Analyzing Model Equations

There are a number of steps in analyzing a model based on equations. "Equation" here is used in a broad sense, meaning "a system of cause and effect relationships, where each relationship contains a specific set of variables whose effects are measured quantitatively." Thus the equation-based approach includes technologies like SEM.

Build the (theoretical) model first

The theoretical model need not be a set of equations, at least not at first. A list of interacting variables is already a model, because it includes those variables as "important", and excludes all the variables not mentioned as "irrelevant". (This is why "building models with stepwise regression" is fundamentally incoherent, although there are strong statistical arguments against it as well.)

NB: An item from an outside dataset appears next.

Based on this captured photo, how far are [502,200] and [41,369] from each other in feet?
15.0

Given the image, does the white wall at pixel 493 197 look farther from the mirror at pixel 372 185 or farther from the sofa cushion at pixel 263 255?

Sometimes you are stuck with an initial model, as when you use a preexisting data set. That's not the end of it, because you can restrict the model by excluding some of the given variables, synthesize new variables from the given ones (as in confirmatory factor analysis), and (if you have the resources) add new variables from other linked data sets or by collecting new data.

Once you have your list of potentially related variables:

  1. Pick a dependent variable.

  2. Make a list of things that affect that variable (variables). Some will be measurable, some will not. For variables you can't measure, you use indicators (indirect measurement), proxies (a variable that you hope "means the same thing" as the variable of interest = you expect very high correlation), or instruments (variables that predict the unmeasured variable, and you use an estimate of the variable rather than the variable itself).

    Note: "Indicator" and "proxy" are actually the same thing, but the words are used in different contexts, and used in somewhat different ways. We normally use a single proxy instead of the theoretical variable in regression analysis. But in SEM, we use multiple indicators and extract a factor to measure the theoretical variable.

  3. From the point of view of the "actor" in the equation, how should each variable in the list of explanatory variables would change the dependent variable. Do this quickly, giving accurate explanations for the easy cases, vague notes or nothing for hard ones.

  4. Repeat (c) several times, each time spending a little time refining the easier cases, but concentrate on understanding and defining the confusing/complex/subtle/difficult cases.

  5. Note: Make sure you have a consistent interpretation of the variables throughout this process. E.g., which of the values for a binary value corresponds to the dummy variable value 0, and which to 1?

    This requires some care because in the process of refining the theoretical model you sometimes come to consider it more convenient to reverse the assignment of 0 (the "usual case") and 1 (the "special" or "noteworthy" case).

In Ph.D.-level research, almost certainly there will be several equations. Each equation represents one cause-effect relationship, with a dependent variable and (usually) several explanatory variables. In M.S.-level research that's not always true, and the SEM modeling approach somewhat obscures the number of equations involved.

Conduct data analysis

In order to conduct data analysis, you need data. Acquisition of data and preliminary analysis of that data is a complex, deep subject of its own. I will treat it in a separate page.

Different theoretical models use different kinds of analysis. In business and economics, two common approaches are regression analysis and SEM, but each of those has many variants, and there are others (including "modern" approaches associated with "big data" analysis). Whatever you use to obtain estimates of variable effects, the basic questions about whether theoretical relationships are reflected in the data are the same.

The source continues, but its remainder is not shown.